Photograph by Dan Chavkin

In Spore, a player can animate any creature imaginable; for a fee, it can be made into a three-dimensional reality.
So Spore is an existential game?

One of my original goals was to give players the equivalent of a drug-induced epiphany. I've been surprised, given Spore's epic scale, that it has such broad appeal—that the average person finds some meaning in it. Of course, every player finds a different meaning: how big the universe is, or the existence of different timescales, or how precious life is. The important thing is getting people to step back and enjoy the view.

The Spore universe plays like a planetarium show; you've clearly worked hard to model orbital and galactic motions accurately.

You should see all the stuff that's not in the game! We did a huge number of prototypes, modeling almost anything you can imagine, from autocatalytic chemistry to the dynamics of interstellar gases. For a brief while, we considered making gas giants playable, but not having a solid surface makes game play difficult.

I'm told you collect artifacts from the Russian space program.

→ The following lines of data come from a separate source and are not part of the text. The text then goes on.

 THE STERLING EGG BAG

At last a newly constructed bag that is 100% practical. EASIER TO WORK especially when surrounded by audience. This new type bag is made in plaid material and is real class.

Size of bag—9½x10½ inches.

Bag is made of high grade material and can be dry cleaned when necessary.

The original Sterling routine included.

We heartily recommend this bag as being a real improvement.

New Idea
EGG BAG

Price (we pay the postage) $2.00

I've always had a fascination with it. I'm impressed by their approach and the success they've had compared to NASA. And they've done it at one-fifth the cost. These days you have to hire the Russians to get you into space, not NASA. I like to collect their stuff, take it apart, see how it works. It's incredibly durable, and cheap. I've got control panels from the Mir space station and the complete interior of a Soyuz spacecraft. I'm going to Russia next week, actually, to Star City and some other places. A lot of the coolest stuff is down in the basements of these aerospace corporations. I'm going with several friends; it's sort of a space junket.

Would you ever go up in space?

Oh, sure, I'd do it under the right circumstances. But not $20 million to fly in the Soyuz.